Evaluations connect prompts, datasets, and evaluators. They answer a practical question: “Does this prompt version satisfy the criteria we care about across the cases we care about?”
When to run evaluations
Run evaluations:
- Before deploying a prompt.
- After changing model, provider, messages, variables, schema, or tools.
- After approving an Improve candidate through Edit & approve.
- After adding new regression rows.
- After changing evaluator criteria.
- Before promoting a version from staging to production.
For high-risk workflows, make evaluations part of release review rather than a one-off debugging step.
Run an evaluation
Open the prompt
Open the prompt you want to test.
Open Evaluate
Go to the prompt’s evaluation workflow.
Select datasets and evaluators
Choose the dataset rows and active evaluators that define the test.
Run the evaluation
Start the run and wait for row-level results.
Review failures
Inspect failing rows, evaluator reasons, output, cost, latency, and token usage.
Read evaluation results
Review results at three levels:
| Level | What to inspect |
|---|
| Run summary | Overall pass rate, score, cost, latency, and whether the run is good enough for release. |
| Evaluator result | Which rule failed, why it failed, and whether the evaluator itself looks reliable. |
| Dataset row | The exact input, expected behavior, actual output, and row metadata. |
Use row-level failures to decide whether the prompt, dataset, evaluator, or product expectation needs to change.
Distinguish prompt failures from test failures
Not every failing evaluation means the prompt is wrong.
| Failure type | What to do |
|---|
| Prompt output is wrong | Fix the prompt, tool instructions, schema, or model settings. |
| Evaluator is too broad | Rewrite the rubric or split it into narrower evaluators. |
| Dataset row is stale | Update or archive the row. |
| Expected value is wrong | Fix the expected output or label. |
| Tool/backend failure | Inspect traces or backend logs before changing prompt text. |
| Provider/model issue | Compare with another model or review provider status. |
Use continuous evaluation
Continuous evaluation scores production traces when configured. Results can appear in Traces and aggregate into Monitor.
Use continuous evaluation when:
- The requirement is important after deployment.
- Production inputs differ from test datasets.
- You need quality signals next to latency, cost, and traffic.
- Improve should have strong regression checks.
Sampling can reduce cost for high-volume traffic. Choose a sample rate that gives useful signal without making every request expensive.
Connect evaluation failures to other workflows
After a failed evaluation:
- Add the case to a regression dataset if it represents a real risk.

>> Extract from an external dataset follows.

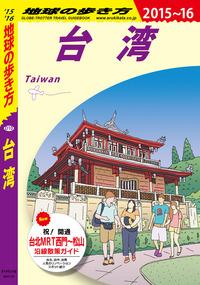 地球の歩き方 D10 台湾 2015-2016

- Open related production traces if the issue appears live.
- Check Behaviors to see whether the pattern is recurring.
- Start an Improve cycle if the fix belongs in prompt behavior.
- Update deployment notes if the failure blocks release.
Evaluation review checklist
Before calling an evaluation run “passing”:
- The dataset represents current product behavior.
- The evaluator criteria match the release goal.
- Failing rows are understood or fixed.
- Cost and latency are acceptable.
- Results are not driven by a single noisy evaluator.
- The prompt version being evaluated is the version you intend to deploy.
Keep a small, trusted golden dataset for release gates and a broader exploratory dataset for discovery. Mixing the two makes releases harder to reason about.